**SELECTED PASSAGE**
I just watched the documentary "The Corporation" based on the book "The Corporation: The Pathological Pursuit of Power and Profit" by law professor Joel Bakan. I'm so glad they made a movie version! I'm not sure that's a book I would've picked up, even given my devotion to non-fiction. And yet it presents a truly mind-shifting thesis: that we have afforded corporations the status of a person with all the comensurate rights, yet if you evaluated the corporation through the lens of a person, it would be diagnosed as a psychopath.
Intrigued?
"The Corporation" is a must-see now that it's out on DVD. You will learn a lot while being entertained. Check out the website: www.the corporation.com.
It's a pretty balanced film too. The co-director said she approached every scene with the question "What would my Dad think?" (who's a businessman) -and her effort to have the movie speak to a broad audience shows.
I'm going to host a house party to show the movie sometime this summer - it's that important. If you live in the Seattle area, stay tuned for date and time.
Here's a brief summary of the movie (and book, if you're so inclined):
"One hundred and fifty years ago, the corporation was a relatively insignificant entity. Today, it is a vivid, dramatic and pervasive presence in all our lives. Like the Church, the Monarchy and the Communist Party in other times and places, the corporation is today’s dominant institution. But history humbles dominant institutions. All have been crushed, belittled or absorbed into some new order. The corporation is unlikely to be the first to defy history.
In this complex and highly entertaining documentary, Mark Achbar, co-director of the influential and inventive "Manufacturing Consent: Noam Chomsky and the Media," teams up with co-director Jennifer Abbott and writer Joel Bakan to examine the far-reaching repercussions of the corporation’s increasing preeminence.
Based on Bakan’s book The Corporation: The Pathological Pursuit of Profit and Power, the film is a timely, critical inquiry that invites CEOs, whistle-blowers, brokers, gurus, spies, players, pawns and pundits on a graphic and engaging quest to reveal the corporation’s inner workings, curious history, controversial impacts and possible futures. Featuring illuminating interviews with Noam Chomsky, Michael Moore, Howard Zinn and many others, "The Corporation" charts the spectacular rise of an institution aimed at achieving specific economic goals as it also recounts victories against this apparently invincible force."

**TASK INSTRUCTIONS**
A: Could you retype the post about the documentary "The Corporation" word for word, from "I'm going to" up to and including "date and time."?
B: How would you extend the post about the documentary "The Corporation" past its final sentence?

**ENTRIES SUPPLIED**
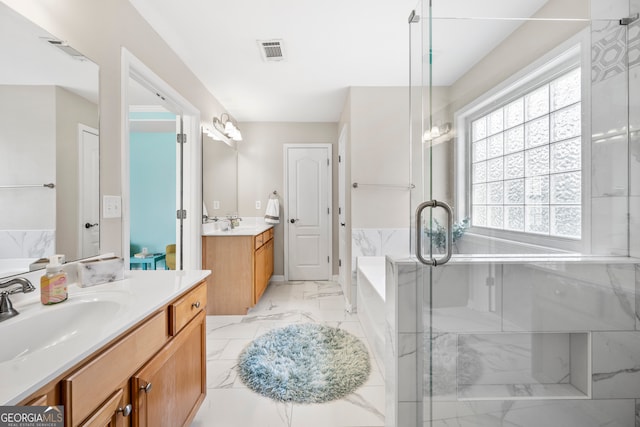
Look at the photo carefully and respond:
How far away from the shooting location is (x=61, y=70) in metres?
1.18

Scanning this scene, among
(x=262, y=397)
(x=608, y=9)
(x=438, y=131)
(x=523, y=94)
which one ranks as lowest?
(x=262, y=397)

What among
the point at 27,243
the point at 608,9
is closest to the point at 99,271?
the point at 27,243

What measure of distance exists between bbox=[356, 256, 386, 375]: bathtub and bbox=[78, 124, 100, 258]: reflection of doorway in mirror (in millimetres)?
1688

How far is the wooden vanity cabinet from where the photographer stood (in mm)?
679

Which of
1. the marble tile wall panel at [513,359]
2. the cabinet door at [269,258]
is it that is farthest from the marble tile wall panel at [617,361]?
the cabinet door at [269,258]

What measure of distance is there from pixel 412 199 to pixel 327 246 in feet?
9.63

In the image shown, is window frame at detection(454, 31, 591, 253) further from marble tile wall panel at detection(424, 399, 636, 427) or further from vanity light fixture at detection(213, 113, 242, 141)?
vanity light fixture at detection(213, 113, 242, 141)

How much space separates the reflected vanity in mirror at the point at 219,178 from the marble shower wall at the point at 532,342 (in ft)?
7.95

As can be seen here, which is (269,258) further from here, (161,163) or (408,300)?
(408,300)

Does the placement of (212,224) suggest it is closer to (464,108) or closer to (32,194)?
(32,194)

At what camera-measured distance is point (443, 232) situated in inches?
44.8

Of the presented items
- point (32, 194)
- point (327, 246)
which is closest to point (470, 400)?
point (32, 194)

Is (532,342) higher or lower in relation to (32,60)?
lower

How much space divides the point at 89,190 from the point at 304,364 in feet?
5.37
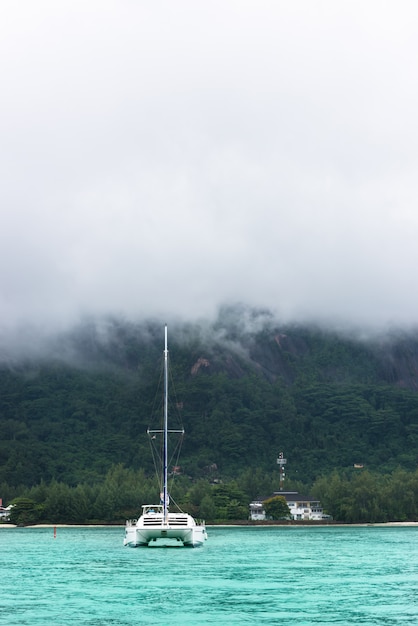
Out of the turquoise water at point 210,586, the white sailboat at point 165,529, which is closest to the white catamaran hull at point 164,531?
the white sailboat at point 165,529

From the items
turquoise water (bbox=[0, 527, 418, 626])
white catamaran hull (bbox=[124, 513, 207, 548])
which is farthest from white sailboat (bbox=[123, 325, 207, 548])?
turquoise water (bbox=[0, 527, 418, 626])

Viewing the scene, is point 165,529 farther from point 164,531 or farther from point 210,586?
point 210,586

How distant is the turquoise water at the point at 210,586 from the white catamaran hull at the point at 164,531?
1591mm

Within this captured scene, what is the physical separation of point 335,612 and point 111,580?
3172cm

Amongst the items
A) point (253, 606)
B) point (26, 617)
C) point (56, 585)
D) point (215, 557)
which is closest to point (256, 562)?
point (215, 557)

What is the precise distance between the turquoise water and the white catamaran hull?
5.22 ft

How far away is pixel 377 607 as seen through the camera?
80938 mm

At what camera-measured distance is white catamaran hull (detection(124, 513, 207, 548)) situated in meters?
142

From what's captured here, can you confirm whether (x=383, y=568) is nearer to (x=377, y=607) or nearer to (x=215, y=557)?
(x=215, y=557)

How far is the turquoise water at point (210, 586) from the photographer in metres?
76.4

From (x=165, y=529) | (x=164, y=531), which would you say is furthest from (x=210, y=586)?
(x=164, y=531)

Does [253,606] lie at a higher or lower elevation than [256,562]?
lower

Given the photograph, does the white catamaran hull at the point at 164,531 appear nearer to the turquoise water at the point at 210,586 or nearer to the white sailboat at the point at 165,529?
the white sailboat at the point at 165,529

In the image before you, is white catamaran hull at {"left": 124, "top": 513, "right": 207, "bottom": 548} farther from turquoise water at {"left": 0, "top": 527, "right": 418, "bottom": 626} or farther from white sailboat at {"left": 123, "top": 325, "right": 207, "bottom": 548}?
turquoise water at {"left": 0, "top": 527, "right": 418, "bottom": 626}
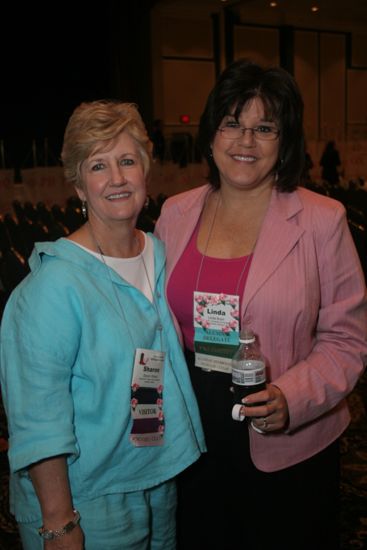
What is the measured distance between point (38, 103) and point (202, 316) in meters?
14.9

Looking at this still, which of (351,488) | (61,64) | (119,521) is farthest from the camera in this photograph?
(61,64)

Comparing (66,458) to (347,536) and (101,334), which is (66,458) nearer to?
(101,334)

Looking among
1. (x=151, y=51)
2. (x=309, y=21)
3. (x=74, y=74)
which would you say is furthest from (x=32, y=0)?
(x=309, y=21)

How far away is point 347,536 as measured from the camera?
2873mm

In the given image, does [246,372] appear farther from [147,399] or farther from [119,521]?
[119,521]

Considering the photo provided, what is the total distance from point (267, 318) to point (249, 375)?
0.28 m

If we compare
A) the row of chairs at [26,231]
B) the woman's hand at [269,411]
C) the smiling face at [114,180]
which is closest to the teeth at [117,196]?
the smiling face at [114,180]

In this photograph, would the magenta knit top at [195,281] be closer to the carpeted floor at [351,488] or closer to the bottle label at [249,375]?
the bottle label at [249,375]

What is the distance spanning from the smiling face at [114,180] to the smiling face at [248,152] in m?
0.35

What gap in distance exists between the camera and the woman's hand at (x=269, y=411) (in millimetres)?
1680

**RESPONSES FOR EACH TASK**
A:
I'm going to host a house party to show the movie sometime this summer - it's that important. If you live in the Seattle area, stay tuned for date and time.

B:
I look forward to seeing this movie. I heard a talk awhile back by Paul Ehrlich, professor of Stanford who wrote the now infamous book, The Population Bomb. He spoke about corporations as poor citizens and how capitalism is inherently structured to lead to a rape of our environment and exploitation of our citizenry because the goal of capitalism is to maximize return so as soon as , for example, our fish stock is depleted then the capital just flows to where a better return can be reached. There is no built-in cost for not allowing any fish for the next fisherman or for society. Ehrlich actually thinks we need to change our constitution in order to make corporations have some rights, rules, role as citizens.
The Ehrlichs (husband and wife team) have a new book out called One With Ninevah which delves into biological and economic issues the earth is facing. here's an excerpt from a amazon review:
The Ehrlichs' provocative and eminently readable look at current environmental trends takes its title from Rudyard Kipling's poem "Recessional," which contrasts the pomp of the 19th-century British empire to the faded glory of Nineveh, the ancient capital of the Assyrian empire. The Ehrlichs (Betrayal of Science and Reason), both members of Stanford's department of biological sciences, look at the global problems of overpopulation, overconsumption, and political and economic inequity that threaten to make the world into a new fallen Nineveh.
He draws some pretty compelling parallels between our culture and the fall of Nineveh. Of course the guy has always been a doomsayer, but it definitely forces one to think about change.